Justin Cordy was 34 when he died from a suspected suicide while in custody at the Alexander Maconochie Centre on February 26 last year.
In an administrative hearing in the ACT Coroner's Court on Thursday, members of Mr Cordy's family sat in the public gallery to watch proceedings.
Coroner Ken Archer said he could no longer appear in the matter and another magistrate would take on the case.
"I've formed the view that is appropriate that I no longer deal with this inquest going forward," he said.
Counsel assisting the coroner, Vanessa Thomas, told the court Mr Archer had been sitting as a duty magistrate on February 24. 2023, when Mr Cody appeared before him.
Mr Cordy had been arrested and charged with various offences before facing the Magistrates Court.
He did not apply for bail and as a result Mr Archer remanded him in custody.
Ms Thomas said there were "unlikely to be any concerns about the order [Mr Archer] made".
She told the court Mr Archer had not been made aware of any mental health issues, however, there was evidence a police officer had expressed concerns about Mr Cordy's risk of self harm.
The court has the ability to order a defendant be taken to a mental health facility to undergo an assessment.
"An issue is likely to arise in this inquest as to the effectiveness of [how] police concerns ... are conveyed to the court," Ms Thomas said.
"In light of that possibility and involvement in the hearing [Mr Archer] is unable to appear in that matter."

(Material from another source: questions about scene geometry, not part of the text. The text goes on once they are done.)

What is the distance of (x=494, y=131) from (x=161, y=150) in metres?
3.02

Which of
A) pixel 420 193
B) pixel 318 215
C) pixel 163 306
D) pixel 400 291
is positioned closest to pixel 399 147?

Mr Archer, the ACT's first dedicated coroner, stated "deaths in custody are an important aspect of my work".
"[My aim] has been to hear such cases expeditiously, so that families may know how a loved one died," he said.
"The decision I have made is an inevitable one. The ACT is an outlier in that ... no other jurisdiction in Australia requires specialist coroners to undertake duties done by a magistrate.
Mr Archer said recent changes in how the court is run, "will see a substantial increase in the hours of the coroner spent in the Magistrates Court".
"[This issue] requires conscientious attention."
The inquest will now go before Chief Magistrate Lorraine Walker, who will appoint another coroner to oversee the case.